Request -> Show each line below that contains the word "height", copied in full.

[Spatial relationship records]
================================
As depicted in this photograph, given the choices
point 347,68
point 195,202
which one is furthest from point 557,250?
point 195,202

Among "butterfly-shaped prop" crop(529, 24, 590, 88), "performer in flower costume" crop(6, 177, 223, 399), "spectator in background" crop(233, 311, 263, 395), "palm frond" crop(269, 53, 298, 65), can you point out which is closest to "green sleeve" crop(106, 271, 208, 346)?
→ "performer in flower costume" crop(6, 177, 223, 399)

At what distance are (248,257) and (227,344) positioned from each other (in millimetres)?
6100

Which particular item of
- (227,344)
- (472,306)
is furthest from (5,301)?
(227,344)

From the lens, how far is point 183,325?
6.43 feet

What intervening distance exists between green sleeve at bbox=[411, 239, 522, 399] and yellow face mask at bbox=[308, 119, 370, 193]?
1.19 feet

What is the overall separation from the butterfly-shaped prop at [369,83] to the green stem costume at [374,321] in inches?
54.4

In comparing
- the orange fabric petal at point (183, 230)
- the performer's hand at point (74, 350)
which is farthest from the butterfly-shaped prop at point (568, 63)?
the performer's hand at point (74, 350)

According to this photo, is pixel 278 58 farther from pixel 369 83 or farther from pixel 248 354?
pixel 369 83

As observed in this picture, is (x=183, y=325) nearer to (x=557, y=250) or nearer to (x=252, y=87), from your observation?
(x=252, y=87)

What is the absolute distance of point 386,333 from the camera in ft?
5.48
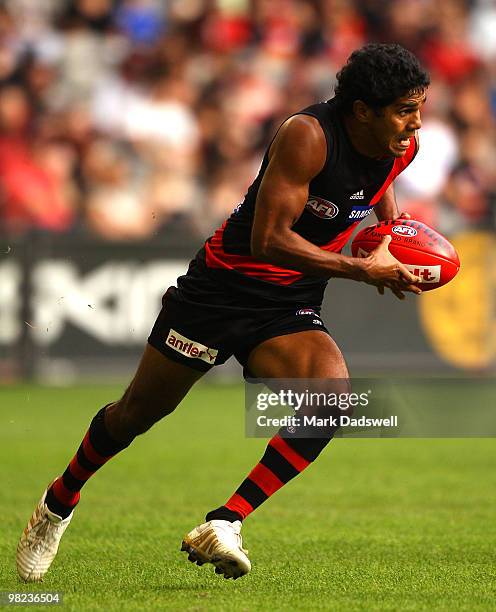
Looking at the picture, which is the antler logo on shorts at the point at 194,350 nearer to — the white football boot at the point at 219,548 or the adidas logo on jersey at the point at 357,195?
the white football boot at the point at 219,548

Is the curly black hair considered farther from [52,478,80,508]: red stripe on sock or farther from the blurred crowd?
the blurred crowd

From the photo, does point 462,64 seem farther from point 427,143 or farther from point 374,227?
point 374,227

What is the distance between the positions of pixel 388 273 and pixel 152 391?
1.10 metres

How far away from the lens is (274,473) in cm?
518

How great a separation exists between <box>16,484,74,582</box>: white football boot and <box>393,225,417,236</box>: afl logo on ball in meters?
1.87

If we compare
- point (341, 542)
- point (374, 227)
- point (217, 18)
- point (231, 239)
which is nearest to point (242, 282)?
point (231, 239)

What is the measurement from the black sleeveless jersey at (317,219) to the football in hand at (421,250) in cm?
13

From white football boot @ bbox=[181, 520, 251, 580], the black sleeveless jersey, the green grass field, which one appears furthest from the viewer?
================================
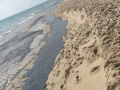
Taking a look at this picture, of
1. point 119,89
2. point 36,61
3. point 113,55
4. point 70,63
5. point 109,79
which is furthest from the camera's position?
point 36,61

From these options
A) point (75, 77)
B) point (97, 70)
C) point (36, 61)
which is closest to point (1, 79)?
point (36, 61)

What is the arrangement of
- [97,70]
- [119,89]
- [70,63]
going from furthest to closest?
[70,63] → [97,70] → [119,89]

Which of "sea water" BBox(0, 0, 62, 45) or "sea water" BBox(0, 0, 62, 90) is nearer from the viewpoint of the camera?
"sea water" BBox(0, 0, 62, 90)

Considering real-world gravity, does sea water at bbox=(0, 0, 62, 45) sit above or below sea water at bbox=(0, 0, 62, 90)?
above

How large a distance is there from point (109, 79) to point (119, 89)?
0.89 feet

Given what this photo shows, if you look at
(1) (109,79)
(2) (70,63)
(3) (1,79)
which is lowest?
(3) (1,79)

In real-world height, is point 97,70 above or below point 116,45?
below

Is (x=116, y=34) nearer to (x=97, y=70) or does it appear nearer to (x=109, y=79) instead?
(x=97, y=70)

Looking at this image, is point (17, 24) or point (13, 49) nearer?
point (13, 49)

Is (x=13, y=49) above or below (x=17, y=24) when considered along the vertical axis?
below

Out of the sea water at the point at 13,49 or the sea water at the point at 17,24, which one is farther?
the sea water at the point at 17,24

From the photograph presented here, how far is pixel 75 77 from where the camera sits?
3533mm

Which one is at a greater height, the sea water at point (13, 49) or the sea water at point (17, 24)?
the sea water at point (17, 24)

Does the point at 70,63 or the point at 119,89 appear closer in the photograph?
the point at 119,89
================================
Right answer ->
In real-world height, is point 97,70 above or below point 116,45?
Which one is at a greater height, the sea water at point (13, 49) or the sea water at point (17, 24)?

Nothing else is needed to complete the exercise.